The discovery of this entirely new ocular glymphatic clearance system may lead to a paradigm shift in our understanding of fluid dynamics in the eye, and has the potential to become a game-changer in our understanding of the pathogenesis of a wide range of ophthalmic conditions, including glaucoma. Moreover, this landmark study may lead to new opportunities for the development of novel diagnostic and therapeutic strategies for many ocular diseases.
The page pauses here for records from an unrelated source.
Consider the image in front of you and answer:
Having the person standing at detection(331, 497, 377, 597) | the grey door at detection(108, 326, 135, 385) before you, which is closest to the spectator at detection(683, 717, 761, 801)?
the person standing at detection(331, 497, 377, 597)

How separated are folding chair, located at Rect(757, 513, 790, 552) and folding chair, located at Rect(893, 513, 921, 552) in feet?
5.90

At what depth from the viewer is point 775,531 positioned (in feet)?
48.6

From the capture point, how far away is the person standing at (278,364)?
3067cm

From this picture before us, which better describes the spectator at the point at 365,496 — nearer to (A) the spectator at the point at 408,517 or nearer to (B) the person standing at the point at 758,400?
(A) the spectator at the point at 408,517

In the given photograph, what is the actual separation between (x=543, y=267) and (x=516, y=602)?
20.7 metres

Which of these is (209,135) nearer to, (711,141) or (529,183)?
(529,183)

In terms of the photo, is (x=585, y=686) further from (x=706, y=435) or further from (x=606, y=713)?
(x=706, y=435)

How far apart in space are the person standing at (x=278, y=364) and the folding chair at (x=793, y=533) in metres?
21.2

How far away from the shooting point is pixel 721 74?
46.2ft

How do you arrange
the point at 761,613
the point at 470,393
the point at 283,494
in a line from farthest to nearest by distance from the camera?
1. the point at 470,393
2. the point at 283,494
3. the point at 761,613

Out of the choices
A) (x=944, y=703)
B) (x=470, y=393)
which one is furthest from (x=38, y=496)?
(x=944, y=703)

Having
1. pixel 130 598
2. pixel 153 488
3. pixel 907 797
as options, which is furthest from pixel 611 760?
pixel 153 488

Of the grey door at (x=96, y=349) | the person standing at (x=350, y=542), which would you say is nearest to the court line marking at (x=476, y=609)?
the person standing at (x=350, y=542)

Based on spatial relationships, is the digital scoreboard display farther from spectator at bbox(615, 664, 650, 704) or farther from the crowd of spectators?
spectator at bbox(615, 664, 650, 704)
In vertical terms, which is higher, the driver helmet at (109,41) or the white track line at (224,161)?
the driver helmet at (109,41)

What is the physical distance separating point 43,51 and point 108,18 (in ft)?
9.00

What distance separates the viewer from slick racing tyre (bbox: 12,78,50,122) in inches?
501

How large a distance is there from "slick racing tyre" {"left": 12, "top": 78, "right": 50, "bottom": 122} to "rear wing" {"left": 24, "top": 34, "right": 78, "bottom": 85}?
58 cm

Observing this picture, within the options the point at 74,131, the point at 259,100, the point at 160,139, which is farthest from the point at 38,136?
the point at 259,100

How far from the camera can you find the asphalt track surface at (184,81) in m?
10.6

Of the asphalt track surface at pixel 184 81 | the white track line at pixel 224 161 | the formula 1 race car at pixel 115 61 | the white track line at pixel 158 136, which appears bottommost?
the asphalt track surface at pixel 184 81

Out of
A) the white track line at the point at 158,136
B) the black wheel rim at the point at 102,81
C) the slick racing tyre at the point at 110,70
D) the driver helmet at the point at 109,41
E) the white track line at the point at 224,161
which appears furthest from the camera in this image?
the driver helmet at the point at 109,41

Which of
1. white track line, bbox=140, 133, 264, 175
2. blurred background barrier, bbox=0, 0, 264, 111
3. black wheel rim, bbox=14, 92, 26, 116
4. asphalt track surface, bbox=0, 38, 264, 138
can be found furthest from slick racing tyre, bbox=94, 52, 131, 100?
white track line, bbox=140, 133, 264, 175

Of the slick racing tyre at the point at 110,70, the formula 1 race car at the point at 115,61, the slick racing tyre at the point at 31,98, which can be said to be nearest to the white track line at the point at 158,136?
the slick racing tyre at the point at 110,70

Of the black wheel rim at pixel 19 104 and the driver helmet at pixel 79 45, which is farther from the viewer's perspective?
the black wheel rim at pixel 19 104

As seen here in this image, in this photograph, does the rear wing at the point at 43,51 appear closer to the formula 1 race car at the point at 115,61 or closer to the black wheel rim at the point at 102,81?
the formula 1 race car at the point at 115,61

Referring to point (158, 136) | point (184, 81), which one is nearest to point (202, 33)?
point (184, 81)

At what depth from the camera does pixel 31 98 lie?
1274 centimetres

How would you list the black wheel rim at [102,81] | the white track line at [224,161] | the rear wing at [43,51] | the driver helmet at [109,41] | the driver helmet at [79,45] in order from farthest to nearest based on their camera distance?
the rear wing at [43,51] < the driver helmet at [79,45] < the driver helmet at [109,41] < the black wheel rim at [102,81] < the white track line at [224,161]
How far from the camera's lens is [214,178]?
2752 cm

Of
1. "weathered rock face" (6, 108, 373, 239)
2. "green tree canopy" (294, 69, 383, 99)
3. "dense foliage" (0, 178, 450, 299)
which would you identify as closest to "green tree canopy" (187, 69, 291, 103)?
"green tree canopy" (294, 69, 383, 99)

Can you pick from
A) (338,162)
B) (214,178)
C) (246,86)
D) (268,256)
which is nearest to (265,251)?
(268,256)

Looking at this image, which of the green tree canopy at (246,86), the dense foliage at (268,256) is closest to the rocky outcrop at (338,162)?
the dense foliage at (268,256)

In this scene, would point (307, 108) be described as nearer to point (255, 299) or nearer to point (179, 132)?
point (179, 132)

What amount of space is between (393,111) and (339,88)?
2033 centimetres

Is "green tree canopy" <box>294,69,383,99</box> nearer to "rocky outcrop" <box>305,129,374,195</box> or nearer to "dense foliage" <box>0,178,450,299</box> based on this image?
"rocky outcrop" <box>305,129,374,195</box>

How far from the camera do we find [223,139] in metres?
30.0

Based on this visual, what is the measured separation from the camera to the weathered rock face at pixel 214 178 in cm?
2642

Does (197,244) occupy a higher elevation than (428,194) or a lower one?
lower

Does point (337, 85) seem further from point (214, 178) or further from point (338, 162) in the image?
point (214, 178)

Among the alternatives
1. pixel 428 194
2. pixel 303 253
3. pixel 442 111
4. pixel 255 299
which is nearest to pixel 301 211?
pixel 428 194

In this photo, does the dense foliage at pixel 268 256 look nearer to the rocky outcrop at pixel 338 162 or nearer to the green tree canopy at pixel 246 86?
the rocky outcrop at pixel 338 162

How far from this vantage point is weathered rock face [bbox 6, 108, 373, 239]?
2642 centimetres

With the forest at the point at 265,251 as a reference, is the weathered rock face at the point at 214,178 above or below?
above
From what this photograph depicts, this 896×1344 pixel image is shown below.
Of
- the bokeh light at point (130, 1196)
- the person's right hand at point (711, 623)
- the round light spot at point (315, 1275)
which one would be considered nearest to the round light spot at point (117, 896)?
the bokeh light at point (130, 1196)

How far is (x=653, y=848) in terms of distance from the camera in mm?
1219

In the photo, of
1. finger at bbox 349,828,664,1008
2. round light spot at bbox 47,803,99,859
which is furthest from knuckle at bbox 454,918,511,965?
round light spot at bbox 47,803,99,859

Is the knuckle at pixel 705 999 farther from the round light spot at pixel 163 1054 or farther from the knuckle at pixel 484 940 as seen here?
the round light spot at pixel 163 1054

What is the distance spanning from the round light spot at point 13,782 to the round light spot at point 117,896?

Here, I raise the question of whether the normal-tension and high-tension forms of primary open-angle glaucoma may at least partially result from brain and ocular glymphatic system disturbances, respectively. The optic nerve, a white matter tract of the CNS, is surrounded by CSF within the subarachnoid space (SAS) [4]. Recently, Mathieu et al. [4] provided the first evidence to support the existence of a glymphatic pathway in the optic nerve following tracer injection into the CSF of live mice. Their findings indicated that CSF enters the optic nerve via spaces surrounding blood vessels, bordered by AQP4-positive astrocytic endfeet, up to and including the glia lamina, the mouse equivalent of the human lamina cribrosa. The authors suggested that CSF flow through the optic nerve may play a role in neurotoxin clearance in the laminar and retrolaminar optic nerve, with potential implications for the pathogenesis of glaucoma [4]. Their findings also point to the importance of intact CSF flow in the SAS of the optic nerve, without which CSF entry into the optic nerve via a glymphatic pathway may be impaired. Interestingly, impaired CSF dynamics within the optic nerve SAS have been demonstrated in normal-tension glaucoma (NTG) [5]. Given that there exists a perivascular transport system within the optic nerve, similar and likely continuous with the glymphatic system in the rest of the CNS, it is conceivable that some cases of NTG are actually the expression of glymphatic dysfunction in natural brain aging and CNS diseases, including Alzheimer’s disease [6]. High-tension glaucoma, on the other hand, might then primarily result from pathological changes in ocular glymphatic solute transport, as reported by Nedergaard and colleagues.